Questions about pictured scenes:

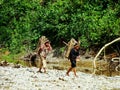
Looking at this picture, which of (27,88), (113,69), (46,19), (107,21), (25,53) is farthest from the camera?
(46,19)

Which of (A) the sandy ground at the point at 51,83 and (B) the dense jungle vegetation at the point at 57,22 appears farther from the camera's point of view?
(B) the dense jungle vegetation at the point at 57,22

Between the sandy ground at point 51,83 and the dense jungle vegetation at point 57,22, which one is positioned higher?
the dense jungle vegetation at point 57,22

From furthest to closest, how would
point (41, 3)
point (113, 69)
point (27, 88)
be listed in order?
1. point (41, 3)
2. point (113, 69)
3. point (27, 88)

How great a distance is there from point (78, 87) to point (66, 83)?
1288 millimetres

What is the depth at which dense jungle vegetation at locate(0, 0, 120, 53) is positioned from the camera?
42734 millimetres

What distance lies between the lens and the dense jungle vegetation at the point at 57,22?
42.7 meters

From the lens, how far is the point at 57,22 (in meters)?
47.9

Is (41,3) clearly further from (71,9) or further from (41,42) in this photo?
(41,42)

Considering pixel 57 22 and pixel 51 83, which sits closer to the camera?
pixel 51 83

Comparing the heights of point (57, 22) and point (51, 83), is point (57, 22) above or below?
above

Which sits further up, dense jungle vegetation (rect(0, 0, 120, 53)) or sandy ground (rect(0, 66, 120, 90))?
dense jungle vegetation (rect(0, 0, 120, 53))

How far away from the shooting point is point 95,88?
19812 mm

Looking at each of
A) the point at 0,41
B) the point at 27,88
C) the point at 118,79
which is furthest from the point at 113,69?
the point at 0,41

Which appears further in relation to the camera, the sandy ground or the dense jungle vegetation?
the dense jungle vegetation
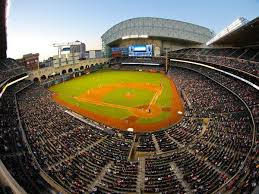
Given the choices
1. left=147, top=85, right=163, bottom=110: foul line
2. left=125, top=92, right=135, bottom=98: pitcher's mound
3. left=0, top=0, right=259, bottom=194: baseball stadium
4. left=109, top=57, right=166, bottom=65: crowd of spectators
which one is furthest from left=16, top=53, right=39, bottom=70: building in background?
left=147, top=85, right=163, bottom=110: foul line

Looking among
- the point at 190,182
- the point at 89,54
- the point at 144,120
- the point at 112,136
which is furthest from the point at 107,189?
the point at 89,54

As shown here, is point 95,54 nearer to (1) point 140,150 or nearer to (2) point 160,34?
(2) point 160,34

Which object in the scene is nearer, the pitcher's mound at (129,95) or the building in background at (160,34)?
the pitcher's mound at (129,95)

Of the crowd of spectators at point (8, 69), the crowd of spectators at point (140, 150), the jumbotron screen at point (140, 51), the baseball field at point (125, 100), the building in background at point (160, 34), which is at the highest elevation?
the building in background at point (160, 34)

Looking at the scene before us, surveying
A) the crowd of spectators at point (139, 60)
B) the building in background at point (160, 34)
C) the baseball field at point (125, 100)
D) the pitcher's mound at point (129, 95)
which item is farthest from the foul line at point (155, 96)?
the building in background at point (160, 34)

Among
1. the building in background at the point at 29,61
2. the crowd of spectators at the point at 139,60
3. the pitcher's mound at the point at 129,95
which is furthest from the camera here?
the crowd of spectators at the point at 139,60

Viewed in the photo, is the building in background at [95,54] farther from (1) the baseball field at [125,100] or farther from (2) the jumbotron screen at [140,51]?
(1) the baseball field at [125,100]

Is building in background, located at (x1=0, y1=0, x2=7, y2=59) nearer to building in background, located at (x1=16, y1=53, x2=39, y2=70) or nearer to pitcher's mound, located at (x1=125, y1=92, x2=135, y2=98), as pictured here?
building in background, located at (x1=16, y1=53, x2=39, y2=70)

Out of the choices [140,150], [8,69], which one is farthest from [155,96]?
[8,69]
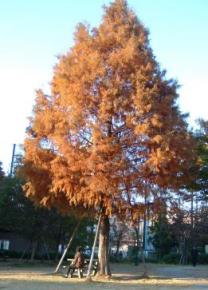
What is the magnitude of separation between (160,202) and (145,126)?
4.15 m

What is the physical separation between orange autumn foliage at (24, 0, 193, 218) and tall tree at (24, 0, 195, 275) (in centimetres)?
5

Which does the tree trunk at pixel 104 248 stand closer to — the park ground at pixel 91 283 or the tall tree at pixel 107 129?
the tall tree at pixel 107 129

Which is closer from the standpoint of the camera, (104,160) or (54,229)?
(104,160)

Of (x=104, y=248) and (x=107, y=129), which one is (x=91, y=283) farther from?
(x=107, y=129)

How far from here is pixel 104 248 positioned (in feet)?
89.9

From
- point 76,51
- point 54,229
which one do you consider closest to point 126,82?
point 76,51

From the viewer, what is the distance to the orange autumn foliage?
82.5 ft

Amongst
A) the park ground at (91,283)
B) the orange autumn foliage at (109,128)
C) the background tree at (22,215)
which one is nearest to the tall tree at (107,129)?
the orange autumn foliage at (109,128)

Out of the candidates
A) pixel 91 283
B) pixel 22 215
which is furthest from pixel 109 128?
pixel 22 215

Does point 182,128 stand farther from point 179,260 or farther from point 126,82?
point 179,260

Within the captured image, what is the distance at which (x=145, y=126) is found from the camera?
2488cm

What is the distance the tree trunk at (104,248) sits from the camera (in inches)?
1062

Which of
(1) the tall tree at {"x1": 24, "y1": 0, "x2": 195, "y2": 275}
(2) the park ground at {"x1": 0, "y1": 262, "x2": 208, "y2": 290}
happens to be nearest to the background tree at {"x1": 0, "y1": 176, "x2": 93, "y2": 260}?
(2) the park ground at {"x1": 0, "y1": 262, "x2": 208, "y2": 290}

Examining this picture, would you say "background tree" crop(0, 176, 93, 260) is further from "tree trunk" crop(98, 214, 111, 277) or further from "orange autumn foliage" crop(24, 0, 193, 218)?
"orange autumn foliage" crop(24, 0, 193, 218)
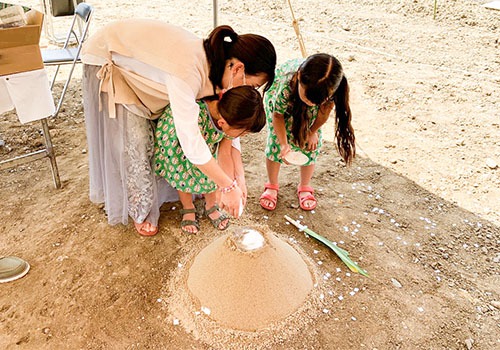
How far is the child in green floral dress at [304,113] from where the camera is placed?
183cm

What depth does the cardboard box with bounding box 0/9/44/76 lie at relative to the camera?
6.11 feet

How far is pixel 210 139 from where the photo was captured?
1.91 metres

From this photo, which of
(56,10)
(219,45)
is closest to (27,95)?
(219,45)

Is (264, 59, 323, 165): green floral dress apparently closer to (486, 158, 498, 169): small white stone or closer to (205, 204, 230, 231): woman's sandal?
(205, 204, 230, 231): woman's sandal

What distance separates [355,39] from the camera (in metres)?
5.11

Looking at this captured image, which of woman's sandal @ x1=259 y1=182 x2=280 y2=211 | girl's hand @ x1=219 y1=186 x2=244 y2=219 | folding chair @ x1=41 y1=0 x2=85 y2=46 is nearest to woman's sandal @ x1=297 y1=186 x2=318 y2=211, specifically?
woman's sandal @ x1=259 y1=182 x2=280 y2=211

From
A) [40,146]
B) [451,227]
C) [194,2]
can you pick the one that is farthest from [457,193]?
[194,2]

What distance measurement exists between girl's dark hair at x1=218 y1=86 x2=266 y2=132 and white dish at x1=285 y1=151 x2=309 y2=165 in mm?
634

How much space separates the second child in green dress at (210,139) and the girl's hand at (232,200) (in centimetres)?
2

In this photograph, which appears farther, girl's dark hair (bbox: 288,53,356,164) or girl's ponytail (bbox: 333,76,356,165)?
girl's ponytail (bbox: 333,76,356,165)

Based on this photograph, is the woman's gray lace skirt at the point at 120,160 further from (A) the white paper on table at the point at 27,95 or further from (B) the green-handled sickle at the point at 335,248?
(B) the green-handled sickle at the point at 335,248

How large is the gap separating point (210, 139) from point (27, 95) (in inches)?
36.5

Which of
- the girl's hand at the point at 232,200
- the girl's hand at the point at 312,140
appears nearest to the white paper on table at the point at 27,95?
the girl's hand at the point at 232,200

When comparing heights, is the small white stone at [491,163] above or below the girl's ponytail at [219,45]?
below
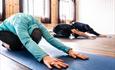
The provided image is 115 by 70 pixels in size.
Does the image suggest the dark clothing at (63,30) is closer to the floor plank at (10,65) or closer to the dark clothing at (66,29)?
the dark clothing at (66,29)

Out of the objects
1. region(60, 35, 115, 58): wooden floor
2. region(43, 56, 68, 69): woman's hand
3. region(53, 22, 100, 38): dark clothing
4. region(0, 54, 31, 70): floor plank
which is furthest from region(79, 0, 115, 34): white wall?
region(43, 56, 68, 69): woman's hand

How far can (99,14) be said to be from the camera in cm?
821

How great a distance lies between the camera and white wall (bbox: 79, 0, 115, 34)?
799cm

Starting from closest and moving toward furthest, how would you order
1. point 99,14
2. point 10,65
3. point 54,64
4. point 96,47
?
point 54,64
point 10,65
point 96,47
point 99,14

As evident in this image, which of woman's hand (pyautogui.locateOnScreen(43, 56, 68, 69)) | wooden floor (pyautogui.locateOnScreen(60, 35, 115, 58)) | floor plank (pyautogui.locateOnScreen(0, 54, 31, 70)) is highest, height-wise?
woman's hand (pyautogui.locateOnScreen(43, 56, 68, 69))

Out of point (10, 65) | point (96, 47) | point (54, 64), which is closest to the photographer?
point (54, 64)

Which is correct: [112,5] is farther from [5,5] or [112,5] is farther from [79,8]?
[5,5]

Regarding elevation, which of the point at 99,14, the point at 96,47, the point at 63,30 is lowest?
the point at 96,47

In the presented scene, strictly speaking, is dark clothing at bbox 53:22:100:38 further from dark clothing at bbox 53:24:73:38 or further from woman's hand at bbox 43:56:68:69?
woman's hand at bbox 43:56:68:69

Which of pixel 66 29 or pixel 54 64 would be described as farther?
pixel 66 29

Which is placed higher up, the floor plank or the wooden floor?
the floor plank

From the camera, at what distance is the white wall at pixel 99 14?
26.2ft

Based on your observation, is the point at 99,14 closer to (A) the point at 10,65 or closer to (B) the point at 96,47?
(B) the point at 96,47

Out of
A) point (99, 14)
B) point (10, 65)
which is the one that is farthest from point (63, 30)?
point (10, 65)
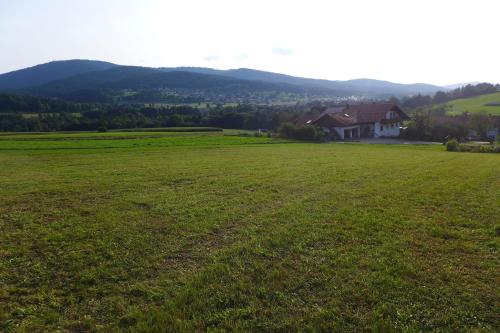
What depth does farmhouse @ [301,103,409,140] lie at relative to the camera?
65.6 metres

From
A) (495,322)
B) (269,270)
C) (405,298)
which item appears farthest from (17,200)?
(495,322)

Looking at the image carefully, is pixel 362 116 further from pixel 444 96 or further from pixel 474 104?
pixel 444 96

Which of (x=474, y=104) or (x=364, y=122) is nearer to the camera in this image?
(x=364, y=122)

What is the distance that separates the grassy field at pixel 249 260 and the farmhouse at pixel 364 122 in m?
53.0

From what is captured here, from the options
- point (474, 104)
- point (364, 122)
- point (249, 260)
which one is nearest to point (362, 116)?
point (364, 122)

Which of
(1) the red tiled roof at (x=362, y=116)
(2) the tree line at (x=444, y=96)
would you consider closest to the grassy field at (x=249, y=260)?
(1) the red tiled roof at (x=362, y=116)

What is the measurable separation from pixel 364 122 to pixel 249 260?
2565 inches

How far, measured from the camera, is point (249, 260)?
7.52m

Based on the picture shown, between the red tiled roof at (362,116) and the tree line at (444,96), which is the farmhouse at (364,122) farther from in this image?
the tree line at (444,96)

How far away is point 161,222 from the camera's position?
9.95m

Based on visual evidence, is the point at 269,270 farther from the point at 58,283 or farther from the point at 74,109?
the point at 74,109

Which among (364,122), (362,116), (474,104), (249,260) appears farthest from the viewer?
(474,104)

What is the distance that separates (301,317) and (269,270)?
159 cm

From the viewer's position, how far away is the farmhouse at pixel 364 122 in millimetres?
65625
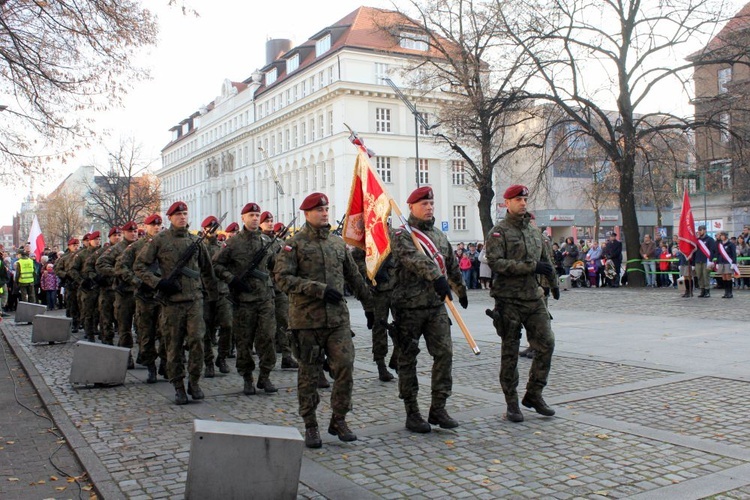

STATED PROBLEM: Please repeat the listing above word for word, from the line with "Examining this picture, would" up to and including the line with "1.91 metres", leaving out the pictures.

EXPECTED ANSWER:
Examining this picture, would you say "background tree" crop(0, 176, 93, 260) is further from "tree trunk" crop(98, 214, 111, 277) or further from "orange autumn foliage" crop(24, 0, 193, 218)?
"orange autumn foliage" crop(24, 0, 193, 218)
How far is the child in green floral dress at [304,113] from where the camera is placed?
183cm

What depth does the cardboard box with bounding box 0/9/44/76 lie at relative to the camera?
6.11 feet

How far is pixel 210 139 from where the photo was captured?
1.91 metres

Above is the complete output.